### PROBLEM DETAILS
Quote the whole listing word for word. Do not include the pictures.

### INPUT RECORDS
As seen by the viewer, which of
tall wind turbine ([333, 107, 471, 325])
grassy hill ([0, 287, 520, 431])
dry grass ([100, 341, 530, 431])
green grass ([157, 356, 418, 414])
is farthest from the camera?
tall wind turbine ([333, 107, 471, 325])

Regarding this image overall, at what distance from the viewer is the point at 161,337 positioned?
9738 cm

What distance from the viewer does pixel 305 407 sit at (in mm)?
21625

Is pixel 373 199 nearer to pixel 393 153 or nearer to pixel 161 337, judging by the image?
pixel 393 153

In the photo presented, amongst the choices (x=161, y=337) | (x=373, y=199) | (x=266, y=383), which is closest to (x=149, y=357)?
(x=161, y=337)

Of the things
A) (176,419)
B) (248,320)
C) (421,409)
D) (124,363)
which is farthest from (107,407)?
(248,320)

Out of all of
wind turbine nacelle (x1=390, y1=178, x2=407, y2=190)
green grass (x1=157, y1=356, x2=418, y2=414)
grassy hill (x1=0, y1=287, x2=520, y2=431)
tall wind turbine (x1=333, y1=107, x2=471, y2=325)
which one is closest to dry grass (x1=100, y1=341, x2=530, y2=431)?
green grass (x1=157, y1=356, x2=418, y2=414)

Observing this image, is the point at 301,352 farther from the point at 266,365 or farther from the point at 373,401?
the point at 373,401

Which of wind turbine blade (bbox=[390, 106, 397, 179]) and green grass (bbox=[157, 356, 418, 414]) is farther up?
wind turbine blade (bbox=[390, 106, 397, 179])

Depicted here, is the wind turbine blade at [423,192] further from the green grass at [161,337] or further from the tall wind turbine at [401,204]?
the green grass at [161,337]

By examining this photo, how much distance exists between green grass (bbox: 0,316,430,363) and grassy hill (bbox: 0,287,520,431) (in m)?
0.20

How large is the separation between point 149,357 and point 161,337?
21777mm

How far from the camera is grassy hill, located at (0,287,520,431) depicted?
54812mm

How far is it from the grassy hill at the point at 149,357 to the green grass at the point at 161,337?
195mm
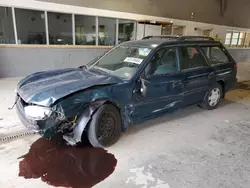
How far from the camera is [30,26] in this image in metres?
6.49

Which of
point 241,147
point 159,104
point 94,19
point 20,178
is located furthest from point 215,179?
point 94,19

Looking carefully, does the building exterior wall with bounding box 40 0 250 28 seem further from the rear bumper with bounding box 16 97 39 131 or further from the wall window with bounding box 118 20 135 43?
the rear bumper with bounding box 16 97 39 131

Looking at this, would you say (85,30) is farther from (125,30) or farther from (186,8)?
(186,8)

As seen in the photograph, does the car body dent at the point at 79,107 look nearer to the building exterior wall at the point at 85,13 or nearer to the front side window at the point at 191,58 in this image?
the front side window at the point at 191,58

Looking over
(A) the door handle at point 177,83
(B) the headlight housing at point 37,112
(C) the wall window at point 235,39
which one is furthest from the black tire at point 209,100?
(C) the wall window at point 235,39

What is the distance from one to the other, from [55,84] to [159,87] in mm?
1477

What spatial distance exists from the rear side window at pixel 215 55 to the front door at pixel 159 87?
3.32ft

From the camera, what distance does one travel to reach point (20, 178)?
2.08 metres

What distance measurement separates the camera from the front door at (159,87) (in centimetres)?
286

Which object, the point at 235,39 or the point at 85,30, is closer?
the point at 85,30

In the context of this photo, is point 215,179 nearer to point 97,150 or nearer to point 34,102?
point 97,150

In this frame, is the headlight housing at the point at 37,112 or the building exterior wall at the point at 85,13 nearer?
the headlight housing at the point at 37,112

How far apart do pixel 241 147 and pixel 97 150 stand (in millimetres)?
2003

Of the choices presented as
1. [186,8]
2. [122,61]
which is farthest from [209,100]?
[186,8]
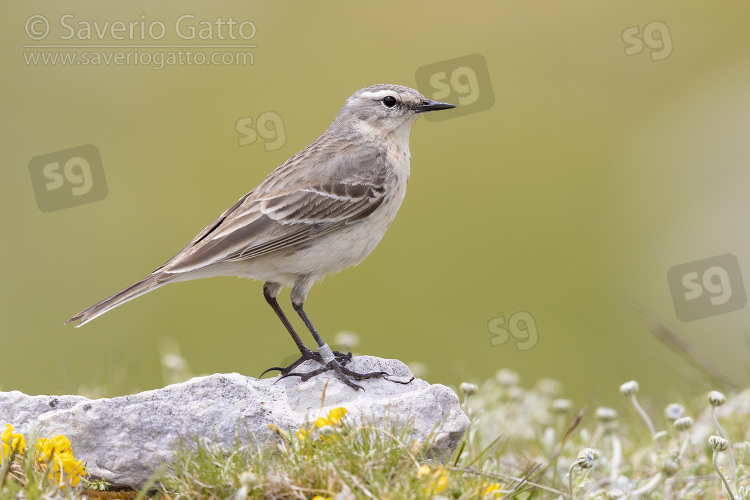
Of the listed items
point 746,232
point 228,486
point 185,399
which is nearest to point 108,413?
point 185,399

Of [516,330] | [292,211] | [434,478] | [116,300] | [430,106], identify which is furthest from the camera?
[430,106]

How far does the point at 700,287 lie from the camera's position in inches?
397

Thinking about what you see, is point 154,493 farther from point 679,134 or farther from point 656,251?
point 679,134

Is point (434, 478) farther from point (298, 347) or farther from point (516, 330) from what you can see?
point (516, 330)

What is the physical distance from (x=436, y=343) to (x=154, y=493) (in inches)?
386

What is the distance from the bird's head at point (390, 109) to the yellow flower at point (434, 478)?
366cm

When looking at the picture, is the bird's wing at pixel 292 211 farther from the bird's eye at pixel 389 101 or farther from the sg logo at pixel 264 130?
the sg logo at pixel 264 130

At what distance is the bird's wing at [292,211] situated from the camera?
6762 millimetres

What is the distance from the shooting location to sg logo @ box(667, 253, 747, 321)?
392 inches

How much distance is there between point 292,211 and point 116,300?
147 cm

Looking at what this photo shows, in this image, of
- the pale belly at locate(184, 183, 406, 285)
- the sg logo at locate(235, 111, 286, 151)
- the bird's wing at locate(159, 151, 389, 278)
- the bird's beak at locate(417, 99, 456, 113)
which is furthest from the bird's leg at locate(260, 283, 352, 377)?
the sg logo at locate(235, 111, 286, 151)

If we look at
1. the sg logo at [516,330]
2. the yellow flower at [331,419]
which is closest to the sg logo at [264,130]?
the sg logo at [516,330]

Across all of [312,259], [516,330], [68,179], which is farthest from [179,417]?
[68,179]

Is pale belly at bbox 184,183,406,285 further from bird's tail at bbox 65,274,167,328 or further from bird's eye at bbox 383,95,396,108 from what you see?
bird's eye at bbox 383,95,396,108
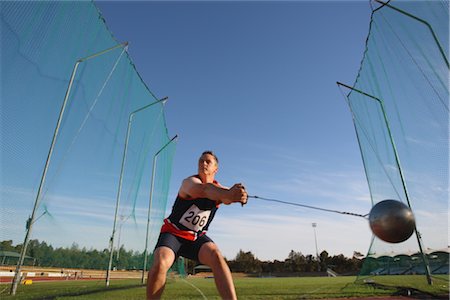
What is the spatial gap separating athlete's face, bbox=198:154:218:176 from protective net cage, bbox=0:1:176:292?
4196 millimetres

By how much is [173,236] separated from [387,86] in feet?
25.4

### EXPECTED ANSWER
As seen by the viewer, which of
tall wind turbine ([333, 107, 471, 325])
grassy hill ([0, 287, 520, 431])
dry grass ([100, 341, 530, 431])
green grass ([157, 356, 418, 414])
is farthest from the camera?
tall wind turbine ([333, 107, 471, 325])

Regarding this image overall, at what distance from the viewer is the point at 161,337 positioned?
9738 cm

What distance from the viewer does pixel 305 407 sit at (in mm)?
21625

Is pixel 373 199 nearer to pixel 393 153 or nearer to pixel 161 337, judging by the image?
pixel 393 153

In the photo presented, amongst the choices (x=161, y=337) | (x=373, y=199) | (x=266, y=383), which is closest to (x=149, y=357)?
(x=161, y=337)

Of the things
A) (176,419)
B) (248,320)
C) (421,409)
D) (124,363)
which is farthest from (107,407)?
(248,320)

Out of all of
wind turbine nacelle (x1=390, y1=178, x2=407, y2=190)
green grass (x1=157, y1=356, x2=418, y2=414)
grassy hill (x1=0, y1=287, x2=520, y2=431)
tall wind turbine (x1=333, y1=107, x2=471, y2=325)
which one is closest to dry grass (x1=100, y1=341, x2=530, y2=431)?
green grass (x1=157, y1=356, x2=418, y2=414)

Observing this image, is the point at 301,352 farther from the point at 266,365 or farther from the point at 373,401?
the point at 373,401

Which of wind turbine blade (bbox=[390, 106, 397, 179]) and green grass (bbox=[157, 356, 418, 414]) is farther up?
wind turbine blade (bbox=[390, 106, 397, 179])

Depicted here, is the wind turbine blade at [423,192] further from the green grass at [161,337] or further from the tall wind turbine at [401,204]?
the green grass at [161,337]

By examining this photo, how much distance exists between green grass (bbox: 0,316,430,363) and grassy hill (bbox: 0,287,520,431) (in m)?
0.20

How large is the separation between point 149,357 and point 161,337?
21777mm

How far from the camera is grassy hill, located at (0,287,520,431) depicted?
54812mm

How far is it from the grassy hill at the point at 149,357 to the green grass at the point at 161,337?
195mm
How far from the camera is [30,26] in this image in metres?
6.49

Which of
point 241,147
point 159,104
point 94,19
point 20,178
is located furthest from point 215,179?
point 94,19

Looking carefully, does the building exterior wall with bounding box 40 0 250 28 seem further from the rear bumper with bounding box 16 97 39 131 or further from the wall window with bounding box 118 20 135 43?
the rear bumper with bounding box 16 97 39 131

Looking at this, would you say (85,30) is farther from (125,30) or farther from (186,8)?
(186,8)

As seen in the photograph, does the car body dent at the point at 79,107 look nearer to the building exterior wall at the point at 85,13 or nearer to the front side window at the point at 191,58 in this image?
the front side window at the point at 191,58

Looking over
(A) the door handle at point 177,83
(B) the headlight housing at point 37,112
(C) the wall window at point 235,39
which one is furthest from the black tire at point 209,100?
(C) the wall window at point 235,39

What is the distance from one to the other, from [55,84] to [159,87] in mm?
1477

What spatial distance exists from the rear side window at pixel 215 55 to the front door at pixel 159 87?
3.32ft

From the camera, what distance does one travel to reach point (20, 178)?
2.08 metres

What distance measurement separates the camera from the front door at (159,87) (in centimetres)?
286

Which object, the point at 235,39 or the point at 85,30, is closer?
the point at 85,30

In the context of this photo, is point 215,179 nearer to point 97,150 or nearer to point 34,102?
point 97,150

In this frame, is the headlight housing at the point at 37,112 or the building exterior wall at the point at 85,13 nearer?
the headlight housing at the point at 37,112

How far apart do pixel 241 147 and pixel 97 150 stand (in millimetres)?
2003

Of the choices presented as
1. [186,8]
2. [122,61]
which is farthest from [209,100]?
[186,8]
Of the listed items
point 746,232
point 228,486
point 185,399
which is nearest to point 108,413?
point 185,399

Of [516,330] | [292,211] | [434,478] | [116,300] | [430,106], identify which is furthest from the camera?
[430,106]

How far does the point at 700,287 lie from the camera's position in inches?
397

Thinking about what you see, is point 154,493 farther from point 679,134 or farther from point 656,251?
point 679,134

Is point (434, 478) farther from point (298, 347) or farther from point (516, 330) from what you can see?
point (516, 330)

What is the physical distance from (x=436, y=343) to (x=154, y=493) (in inches)?
386

What is the distance from the bird's head at point (390, 109) to the yellow flower at point (434, 478)?
366cm

When looking at the picture, is the bird's wing at pixel 292 211 farther from the bird's eye at pixel 389 101 or farther from the sg logo at pixel 264 130?
the sg logo at pixel 264 130

At what distance is the bird's wing at [292,211] situated from the camera?
6762 millimetres

What is the distance from the shooting location to sg logo @ box(667, 253, 747, 321)?
392 inches

How much distance is there between point 292,211 and point 116,300?
147 cm

Looking at what this photo shows, in this image, of
- the pale belly at locate(184, 183, 406, 285)
- the sg logo at locate(235, 111, 286, 151)
- the bird's wing at locate(159, 151, 389, 278)
- the bird's beak at locate(417, 99, 456, 113)
which is furthest from the bird's leg at locate(260, 283, 352, 377)?
the sg logo at locate(235, 111, 286, 151)

If we look at
1. the sg logo at [516,330]
2. the yellow flower at [331,419]
which is closest to the sg logo at [264,130]?
the sg logo at [516,330]

Across all of [312,259], [516,330], [68,179], which is farthest from [179,417]?
[68,179]

Is pale belly at bbox 184,183,406,285 further from bird's tail at bbox 65,274,167,328 or further from bird's eye at bbox 383,95,396,108 from what you see?
bird's eye at bbox 383,95,396,108
What is the spatial gap separating athlete's face, bbox=198:154:218:176 from protective net cage, bbox=0:1:176:292?
4196 millimetres

By how much is [173,236] separated from [387,86] in feet?
25.4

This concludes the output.